M&M: the Reaping
Welcome to the Sanctum
At 110 Ditko Street in the Riverside neighborhood of Freedom City stands a turn of the century brownstone that, aside from the small plaque announcing its presence in the National Register of Historic Places, appears completely unremarkable.
Appearances can be deceiving. If you’re lucky enough to get a tour, you’ll learn that 110 Ditko Street boasts (at last count) 75 bedrooms, 35 + 2e bathrooms, 15 kitchens (or as many as 19 depending on how much you want to stretch the word “kitchen”), all the libraries, and between 12 and 37 portals to other dimensions. It is the Sanctum of Earth’s Master Mage, Adrian Eldritch.

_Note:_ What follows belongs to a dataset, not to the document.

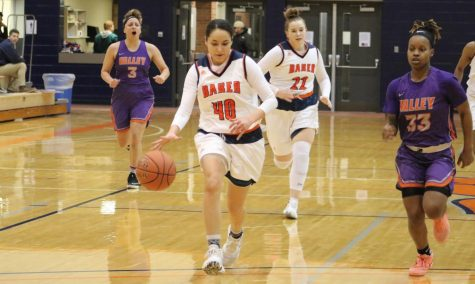 Sophomore Leslie Karolina Alvarado steals the ball for a fast break down the court to convert a two point lay up. Alvarado supported in the win against Missouri Valley College with eight points.
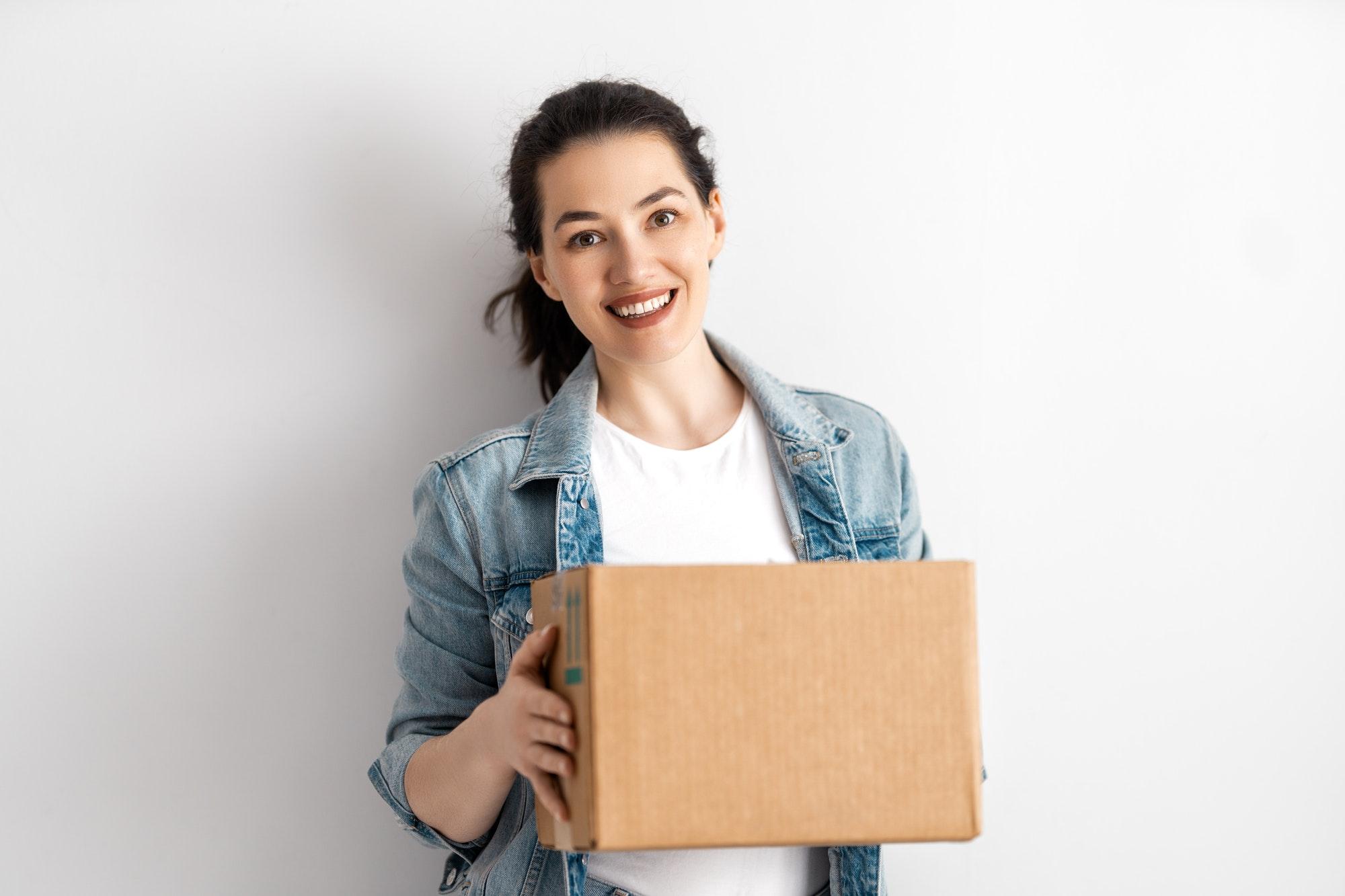 Happy woman with cardboard box.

There’s a certain kind of TV show that revolves around the support staff of one very gifted and/or powerful person. This could be Dr. House’s diagnostic team, the various CSIs that orbited Gil Grissom, or the senior staff on The West Wing. Or sometimes shows that don’t normally have this theme dip into it for an episode or two: the below-decks episodes of various Star Trek shows, Scooby-gang centered episodes of Buffy the Vampire Slayer, etc. Of course the lead characters, if the show is competently run, are interesting and compelling and get a lot of the show’s focus, but for our purposes we’re interested in the staff.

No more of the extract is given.